Kutipan Terpilih
****

Hal yang sama juga ditunjukkan oleh sebaran Wage berdasarkan overall rating
ggplot(fifa, aes(x = Overall, y = WageP, col =Overall )) +
geom_jitter() +
scale_y_continuous(labels = dollar_format(prefix = "€")) +
labs(title = "Sebaran Rating Pemain Berdasarkan Wage",
x = "Overall Rating",
y = NULL) +
guides(col = FALSE) +
theme_economist()
Selanjutnya dilihat sebaran value pemain berdasarkan posisinya :
fifa %>%
filter(PositionGroup != "Unknown") %>%
ggplot(aes(x = PositionGroup, y = ValueP)) +
geom_boxplot(fill = "#7ad2f6") +
scale_y_log10(labels = dollar_format(prefix = "€")) +
labs(title = "Boxplot Value Pemain Berdasarkan Posisi",
x = NULL,
y = NULL) +
theme_economist()
Pemain posisi depan memiliki rata - rata value yang lebih tinggi dibandingkan posisi lainnya.
Melihat sebaran Skill pemain pada masing masing group posisi :
fifa %>%
filter(Overall > 75 & PositionGroup != "GK" & PositionGroup != "Unknown") %>%
group_by(PositionGroup) %>%
summarise_at(55 : 83, median) %>%
ungroup() %>%
gather(key = "Skill", value = "Rating", 2 : 30 ) %>%
arrange(PositionGroup) %>%
ggplot2::ggplot(aes(x = Skill, y = PositionGroup)) +
labs(title = "Heatmap skill pemain berdasarkan posisi",
x = NULL,
y = NULL) +
geom_tile(aes(fill = Rating)) +
geom_text(aes(label = Rating)) +
theme_economist()+
theme(axis.text.x = element_text(angle = 45, hjust = 1, vjust = 1), strip.text = element_text(face = "bold", size = 12), legend.position = "none")

****

Materi yang Ditampilkan
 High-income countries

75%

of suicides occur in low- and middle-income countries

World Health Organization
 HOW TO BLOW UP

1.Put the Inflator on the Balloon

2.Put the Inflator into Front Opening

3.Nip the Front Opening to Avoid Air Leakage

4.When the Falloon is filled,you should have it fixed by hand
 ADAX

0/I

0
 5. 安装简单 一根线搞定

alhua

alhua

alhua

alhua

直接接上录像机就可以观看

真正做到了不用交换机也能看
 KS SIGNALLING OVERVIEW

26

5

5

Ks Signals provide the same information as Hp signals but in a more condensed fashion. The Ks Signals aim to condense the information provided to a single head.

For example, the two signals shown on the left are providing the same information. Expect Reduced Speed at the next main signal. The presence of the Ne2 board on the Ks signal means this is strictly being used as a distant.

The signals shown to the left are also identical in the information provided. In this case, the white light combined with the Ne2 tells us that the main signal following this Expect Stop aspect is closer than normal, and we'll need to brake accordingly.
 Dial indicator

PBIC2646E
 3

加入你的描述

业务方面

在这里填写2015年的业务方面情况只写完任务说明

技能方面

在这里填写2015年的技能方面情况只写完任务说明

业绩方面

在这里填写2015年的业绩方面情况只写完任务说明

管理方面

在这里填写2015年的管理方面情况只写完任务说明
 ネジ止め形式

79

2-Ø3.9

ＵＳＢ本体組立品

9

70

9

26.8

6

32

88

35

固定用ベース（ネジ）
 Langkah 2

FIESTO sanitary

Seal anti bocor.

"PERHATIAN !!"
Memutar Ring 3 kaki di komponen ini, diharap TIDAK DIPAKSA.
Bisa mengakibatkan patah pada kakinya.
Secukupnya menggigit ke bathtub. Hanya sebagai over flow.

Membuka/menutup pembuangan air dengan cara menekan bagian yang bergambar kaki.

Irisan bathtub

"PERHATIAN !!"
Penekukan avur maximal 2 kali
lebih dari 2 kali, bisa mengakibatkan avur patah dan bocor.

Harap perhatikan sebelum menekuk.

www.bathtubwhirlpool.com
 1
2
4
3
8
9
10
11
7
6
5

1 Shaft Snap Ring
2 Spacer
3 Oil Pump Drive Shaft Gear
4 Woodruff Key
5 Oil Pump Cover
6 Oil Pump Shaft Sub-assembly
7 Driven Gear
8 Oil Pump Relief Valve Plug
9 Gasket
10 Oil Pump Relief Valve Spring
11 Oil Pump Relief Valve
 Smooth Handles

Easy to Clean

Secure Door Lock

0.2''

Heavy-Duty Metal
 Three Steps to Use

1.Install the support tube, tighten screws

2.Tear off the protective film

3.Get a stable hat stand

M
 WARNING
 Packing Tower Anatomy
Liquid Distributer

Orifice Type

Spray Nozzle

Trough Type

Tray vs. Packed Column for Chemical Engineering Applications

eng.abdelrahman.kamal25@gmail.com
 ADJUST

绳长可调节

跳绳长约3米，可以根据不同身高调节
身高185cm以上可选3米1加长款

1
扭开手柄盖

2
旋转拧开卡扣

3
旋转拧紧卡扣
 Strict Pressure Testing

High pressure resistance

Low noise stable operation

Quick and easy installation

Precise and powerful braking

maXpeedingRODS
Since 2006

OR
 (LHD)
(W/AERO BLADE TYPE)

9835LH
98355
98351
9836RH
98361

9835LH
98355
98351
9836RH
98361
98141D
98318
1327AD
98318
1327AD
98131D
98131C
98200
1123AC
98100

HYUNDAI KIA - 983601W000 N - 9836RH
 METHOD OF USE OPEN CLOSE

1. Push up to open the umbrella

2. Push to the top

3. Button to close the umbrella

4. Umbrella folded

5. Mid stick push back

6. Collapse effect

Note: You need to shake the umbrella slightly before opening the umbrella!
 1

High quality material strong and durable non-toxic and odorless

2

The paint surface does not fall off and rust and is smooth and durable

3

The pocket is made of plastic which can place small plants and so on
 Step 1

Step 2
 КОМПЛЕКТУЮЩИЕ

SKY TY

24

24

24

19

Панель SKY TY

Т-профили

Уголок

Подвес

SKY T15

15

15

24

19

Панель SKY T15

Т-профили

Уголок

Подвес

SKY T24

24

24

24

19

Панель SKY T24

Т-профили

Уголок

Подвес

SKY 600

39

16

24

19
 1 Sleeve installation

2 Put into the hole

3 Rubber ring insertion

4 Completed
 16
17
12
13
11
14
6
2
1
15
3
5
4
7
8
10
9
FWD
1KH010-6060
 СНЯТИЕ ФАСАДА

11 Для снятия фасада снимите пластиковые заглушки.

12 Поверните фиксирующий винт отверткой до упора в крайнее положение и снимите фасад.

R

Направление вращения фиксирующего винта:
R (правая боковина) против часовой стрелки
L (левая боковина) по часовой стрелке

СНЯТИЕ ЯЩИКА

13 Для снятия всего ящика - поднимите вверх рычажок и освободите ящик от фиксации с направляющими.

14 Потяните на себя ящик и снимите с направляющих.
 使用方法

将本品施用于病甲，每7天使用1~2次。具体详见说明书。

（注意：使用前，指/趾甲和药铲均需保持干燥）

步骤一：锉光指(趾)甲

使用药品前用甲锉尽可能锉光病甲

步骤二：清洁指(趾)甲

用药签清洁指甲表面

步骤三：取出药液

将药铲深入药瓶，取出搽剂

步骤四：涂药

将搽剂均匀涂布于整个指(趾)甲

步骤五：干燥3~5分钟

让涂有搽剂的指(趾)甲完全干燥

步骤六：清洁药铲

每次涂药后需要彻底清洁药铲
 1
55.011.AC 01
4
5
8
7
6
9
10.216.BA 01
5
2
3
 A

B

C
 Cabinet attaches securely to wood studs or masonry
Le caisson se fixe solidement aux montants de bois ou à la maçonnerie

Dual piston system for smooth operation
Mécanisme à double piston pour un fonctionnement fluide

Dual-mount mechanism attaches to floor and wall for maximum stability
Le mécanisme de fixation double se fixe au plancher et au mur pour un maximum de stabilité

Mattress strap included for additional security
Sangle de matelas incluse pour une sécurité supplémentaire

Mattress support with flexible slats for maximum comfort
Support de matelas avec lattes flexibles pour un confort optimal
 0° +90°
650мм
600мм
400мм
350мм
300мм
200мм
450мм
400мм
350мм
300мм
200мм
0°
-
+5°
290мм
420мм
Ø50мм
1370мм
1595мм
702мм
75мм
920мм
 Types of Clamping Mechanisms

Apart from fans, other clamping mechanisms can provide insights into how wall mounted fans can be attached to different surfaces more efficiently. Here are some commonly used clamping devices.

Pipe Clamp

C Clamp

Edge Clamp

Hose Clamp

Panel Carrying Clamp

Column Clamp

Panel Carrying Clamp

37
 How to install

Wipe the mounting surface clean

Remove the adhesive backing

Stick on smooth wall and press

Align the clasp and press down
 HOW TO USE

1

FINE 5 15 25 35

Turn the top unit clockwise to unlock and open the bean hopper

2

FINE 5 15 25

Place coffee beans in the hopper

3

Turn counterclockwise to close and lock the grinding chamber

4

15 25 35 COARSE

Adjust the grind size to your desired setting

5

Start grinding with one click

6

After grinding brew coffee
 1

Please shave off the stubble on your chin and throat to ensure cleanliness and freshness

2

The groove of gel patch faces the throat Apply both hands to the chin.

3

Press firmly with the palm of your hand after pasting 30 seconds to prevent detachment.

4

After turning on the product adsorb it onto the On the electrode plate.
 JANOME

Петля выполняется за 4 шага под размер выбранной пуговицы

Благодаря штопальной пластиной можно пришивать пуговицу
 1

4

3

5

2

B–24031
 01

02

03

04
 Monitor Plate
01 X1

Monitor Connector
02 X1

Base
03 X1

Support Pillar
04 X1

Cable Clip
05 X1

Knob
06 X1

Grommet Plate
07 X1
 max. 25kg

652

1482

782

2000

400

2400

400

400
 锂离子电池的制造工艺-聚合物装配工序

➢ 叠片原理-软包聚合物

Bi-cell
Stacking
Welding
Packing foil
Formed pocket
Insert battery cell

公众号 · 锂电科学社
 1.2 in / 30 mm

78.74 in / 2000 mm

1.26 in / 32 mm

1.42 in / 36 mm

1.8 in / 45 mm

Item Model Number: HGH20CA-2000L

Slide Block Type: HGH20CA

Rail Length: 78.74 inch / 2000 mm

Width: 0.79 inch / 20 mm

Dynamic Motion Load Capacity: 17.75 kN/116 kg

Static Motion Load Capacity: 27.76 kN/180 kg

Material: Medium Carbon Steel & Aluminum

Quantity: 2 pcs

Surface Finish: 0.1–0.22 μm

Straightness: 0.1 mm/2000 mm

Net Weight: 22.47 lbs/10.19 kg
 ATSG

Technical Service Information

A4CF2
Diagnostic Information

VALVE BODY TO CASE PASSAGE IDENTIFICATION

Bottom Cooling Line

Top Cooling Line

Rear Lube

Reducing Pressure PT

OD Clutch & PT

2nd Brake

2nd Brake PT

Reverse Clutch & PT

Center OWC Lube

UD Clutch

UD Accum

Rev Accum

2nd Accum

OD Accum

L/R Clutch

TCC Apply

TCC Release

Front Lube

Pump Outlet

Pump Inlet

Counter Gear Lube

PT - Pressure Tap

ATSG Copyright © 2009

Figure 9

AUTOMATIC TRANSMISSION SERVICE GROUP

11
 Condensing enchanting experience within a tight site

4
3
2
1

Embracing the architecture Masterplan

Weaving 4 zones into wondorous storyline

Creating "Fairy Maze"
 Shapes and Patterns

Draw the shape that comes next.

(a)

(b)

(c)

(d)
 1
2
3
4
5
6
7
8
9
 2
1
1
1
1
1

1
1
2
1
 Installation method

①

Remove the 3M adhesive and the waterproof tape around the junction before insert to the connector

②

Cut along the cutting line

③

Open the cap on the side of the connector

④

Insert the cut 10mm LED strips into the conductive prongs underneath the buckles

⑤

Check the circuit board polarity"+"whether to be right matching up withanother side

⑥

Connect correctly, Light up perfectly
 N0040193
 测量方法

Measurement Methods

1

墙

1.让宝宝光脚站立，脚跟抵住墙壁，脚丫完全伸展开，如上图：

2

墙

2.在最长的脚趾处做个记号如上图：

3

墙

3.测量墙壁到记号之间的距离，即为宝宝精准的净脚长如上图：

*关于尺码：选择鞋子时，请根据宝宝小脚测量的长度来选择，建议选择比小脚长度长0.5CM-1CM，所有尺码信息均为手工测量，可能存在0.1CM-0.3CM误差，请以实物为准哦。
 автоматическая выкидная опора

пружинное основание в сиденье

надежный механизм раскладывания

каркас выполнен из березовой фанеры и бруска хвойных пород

****

Langkah Pengerjaan
**a)** Tentukan apakah setiap pernyataan berikut sesuai dengan kutipan terpilih, lalu jawab ya atau tidak dengan menyertakan kata-kata penentu dari kutipan: (i) pemain posisi depan memiliki rata-rata value lebih tinggi daripada posisi lain; (ii) boxplot value pemain diberi warna isian "#7ad2f6"; (iii) heatmap skill turut menyertakan pemain berposisi GK.
**b)** Apa judul yang diberikan pada grafik boxplot dalam kutipan terpilih?
**c)** Ambillah dari kutipan terpilih bagian yang dimulai dengan "Selanjutnya dilihat sebaran" dan berlanjut sampai "dibandingkan posisi lainnya.".
Materi tersebut diambil dari sumber yang berbeda dengan kutipan terpilih.

Kunci Jawaban
**a)**
(i) Ya: "Pemain posisi depan memiliki rata - rata value yang lebih tinggi dibandingkan posisi lainnya."
(ii) Ya: "geom_boxplot(fill = "#7ad2f6")"
(iii) Tidak: "filter(Overall > 75 & PositionGroup != "GK" & PositionGroup != "Unknown")"

**b)** Boxplot Value Pemain Berdasarkan Posisi

**c)**
Selanjutnya dilihat sebaran value pemain berdasarkan posisinya :
fifa %>%
filter(PositionGroup != "Unknown") %>%
ggplot(aes(x = PositionGroup, y = ValueP)) +
geom_boxplot(fill = "#7ad2f6") +
scale_y_log10(labels = dollar_format(prefix = "€")) +
labs(title = "Boxplot Value Pemain Berdasarkan Posisi",
x = NULL,
y = NULL) +
theme_economist()
Pemain posisi depan memiliki rata - rata value yang lebih tinggi dibandingkan posisi lainnya.